Which is precisely the point: forcing a bunch of existing code with int loop bounds, which currently enjoys optimization, to take on the unsigned int semantics and get slower, is just going to piss off a different (and probably larger) set of people than the "compilers shouldn't assume that unsigned behaviour can't happen" set of people.

It's a tradeoff with some big downsides; this isn't the obvious win the anti-optimization crowd pretends it is.

And switch the i to a size_t and get vector code without the possibility of writing to random memory because your int overflows and GCC wants to pretend it cannot.

This is a poorly written loop. C design model is that if it is not critical, we don't care, and if it is, the programmer should fix it so optimization can work. https://gcc.godbolt.org/z/ErMP4cn6s

You changed writes to indices offset..offset+15 to writes to indices 0..15.

the offset is used to compute the index, not the count.

But you're not using the offset to compute the index in bar().

    void foo(int offset, int *arr) {
        for(int i = offset; i < (offset + 16); i++) {
            arr[i] = i + 32;
        }
    }

If you call this with offset = 100, the arr[i] in the loop will write to arr[100], arr[101], ..., arr[115].

    void bar(unsigned int offset, int *arr) {
        if(offset+16 < offset)fail();
        for(size_t i = 0; i < 16; i++) {
            arr[i] = i+ offset + 32;
        }
    }

If you call this with offset = 100, the arr[i] in the loop will write to arr[0], arr[1], ..., arr[15].

Fixed it, but same kind of result

https://gcc.godbolt.org/z/hx1zjE5xW

Nice. If you like, could you explain again what the perceived difference is to adding

    if (offset >= INT_MAX - 16) fail();

in foo()?

(I mean, besides the fact that the size of the buffer pointed to by arr is highly unlikely to agree exactly with either INT_MAX or UNIT_MAX.)

I wanted to show that we don't need UB justified deletes to get good code generation. There was no need to break all that working code when we could have just told people that size_t counters worked better in loops on x86-64 than ints. A lot of C optimization could work that way - relying on cooperation between the compiler and programmers. Java can't do that because Java programmers rely on complex abstractions that need a lot of compiler work to run fast.

> A lot of C optimization could work that way - relying on cooperation between the compiler and programmers.
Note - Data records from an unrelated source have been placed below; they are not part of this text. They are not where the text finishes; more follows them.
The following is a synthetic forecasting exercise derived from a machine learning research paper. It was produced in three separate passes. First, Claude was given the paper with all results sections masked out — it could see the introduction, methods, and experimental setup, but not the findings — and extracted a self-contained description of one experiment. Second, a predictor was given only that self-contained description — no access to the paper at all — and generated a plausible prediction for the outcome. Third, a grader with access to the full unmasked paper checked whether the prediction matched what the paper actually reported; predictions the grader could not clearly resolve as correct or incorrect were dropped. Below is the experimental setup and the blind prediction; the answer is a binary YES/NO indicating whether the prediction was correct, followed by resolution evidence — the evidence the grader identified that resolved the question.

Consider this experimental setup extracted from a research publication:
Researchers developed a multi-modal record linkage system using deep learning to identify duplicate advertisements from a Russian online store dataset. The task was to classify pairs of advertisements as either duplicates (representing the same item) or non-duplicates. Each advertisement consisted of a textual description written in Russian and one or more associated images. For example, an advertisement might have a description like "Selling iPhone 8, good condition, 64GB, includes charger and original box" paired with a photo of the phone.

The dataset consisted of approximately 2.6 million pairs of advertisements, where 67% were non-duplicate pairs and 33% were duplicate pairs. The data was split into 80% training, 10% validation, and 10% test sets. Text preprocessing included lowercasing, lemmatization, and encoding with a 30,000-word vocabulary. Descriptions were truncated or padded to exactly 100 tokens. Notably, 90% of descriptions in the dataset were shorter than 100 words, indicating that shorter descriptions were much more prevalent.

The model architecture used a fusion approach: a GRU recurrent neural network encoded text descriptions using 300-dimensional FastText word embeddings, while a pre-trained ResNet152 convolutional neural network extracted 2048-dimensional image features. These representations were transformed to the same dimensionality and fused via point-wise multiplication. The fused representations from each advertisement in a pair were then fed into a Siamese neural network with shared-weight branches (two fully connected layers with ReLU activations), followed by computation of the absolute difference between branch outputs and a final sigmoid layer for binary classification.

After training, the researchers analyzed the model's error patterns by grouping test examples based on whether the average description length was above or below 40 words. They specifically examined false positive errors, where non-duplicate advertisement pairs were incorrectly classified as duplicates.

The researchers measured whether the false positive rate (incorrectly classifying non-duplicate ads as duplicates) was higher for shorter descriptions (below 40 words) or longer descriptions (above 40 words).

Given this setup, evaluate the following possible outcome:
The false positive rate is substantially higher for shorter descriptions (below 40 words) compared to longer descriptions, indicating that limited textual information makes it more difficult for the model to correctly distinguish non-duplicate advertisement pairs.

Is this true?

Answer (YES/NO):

That is precisely how it works already. The reason your code has no bounds checks is exactly because the compiler can assume that you have done your part and ensured that all indices are in bounds. This is what "the compiler can ignore UB" is all about.

The signed integer kerfuffle is just the same: The compiler assumes your cooperation in ensuring, beforehand, that your signed arithmetic never overflows. Its part of the bargain is generating the best possible code it can. Another part of its bargain is offering you the -fwrapv flag to communicate more about your expectations. A third part of the bargain is offering you sanitizers that can inform you that you have done something you probably didn't want.

The problems with that argument are 1) The expectations changed with no notice. You can say it always was that way, but that's just not correct. The bounds check worked and then didn't, no matter what you think the standard "always said" (and the UB experts on the WG14 often find it impossible to say exactly what provisions mean, so claims that all this was ever clear are also wrong.) 2) deleting overflow check reduces the power of the language. The supposed work arounds are painful and have edge cases. 3) the example, and others, show that much UB "we assume it can't happen" "optimization" is unnecessary. You make the language more difficult to use, more prone to unpleasant surprise, and in return you provide an "optmization" that could easily be produced by other means. You're insisting on using a hammer as a fork and annoyed when people don't find it convenient.